I love that roof coop!


----------



## Energyvet

Glass top wrought iron table is a kick.


----------



## jjwilson72000

My main coop is made out of a swimming pool. I did a lot of measuring, used tin snips, wrapped it around the frame and screwed it on the frame.


----------



## earlyt89

I love to see this. Doing what you have to with what you got. Good goin guys and gurls.


----------



## cogburn

Nice !! It doesn't have to be fancy to get the job done, I love to use all kinds of stuff to build shelters, permanent and temporary. Your imagination can make it happen, nice coops y'all, keep up the good work ! I used rabbit/guinea pig cages, an old trampoline, chain link dog kennels, and an old rabbit hutch I built for the kids years ago, I repurpose, recycle, and reuse stuff all the time..


----------



## Willy

We put together a couple of old chainlink dog pens to make a pen for our bantys and turkeys. Now if we could just evict the guineas.


----------



## Willy

Not as fancy as others posted here, but it's all recycled or free materials. The pen is two chain link dog runs fastened together with some boxes that were built to provide shelter for some yard cats that gives the chickens some shelter and a place to lay. We keep the turkeys and bantys in there. I've got to build some kind of roost for the turkeys as they won't go in the chicken boxes. This evening we evicted the guineas by closing off the top with chicken wire. They're supposed to be out free ranging anyway instead of staying in the pen all the time. 

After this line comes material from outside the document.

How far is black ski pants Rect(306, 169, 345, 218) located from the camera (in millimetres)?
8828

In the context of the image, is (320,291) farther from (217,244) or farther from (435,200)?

The yard chicken house with Clyde the rooster is an old outbuilding that was here when we got the house. It has a dirt floor and we just kept a bunch of junk in it for years. This past spring, we cleaned it out with the idea of keeping chickens and put in the roost and laying boxes. The yard chickens love it. 

Both are still works in progress and we add to them as we think of something new to try.


----------



## cogburn

Here's my "recycled" trampoline/rabbit hutch coop, it's all I had at the time, and was easy to transform into a very secure coop and run. I was given a bunch of chickens from an elderly gentleman in bad health, so I needed something fast and be able to keep them seperate. It worked like a charm and now the trampoline is mainly a "play pen" for my little bitties.. notice the tunnel I made to get them from point A to point B.. In 2-3 days they learned how it worked and used it with a ladder in trampoline. 
******* Ingenuity !!

Cogburn


----------



## cogburn

Tunnel pic again.....


----------



## Captain

my coop is currently under construction. i am re purposing an old Goat Barn that was left on my property. i have had to build walls, and doors, from recycles materials like Pallets, and old screen doors. so far the only thing i paid for was some Hardware Cloth/wire.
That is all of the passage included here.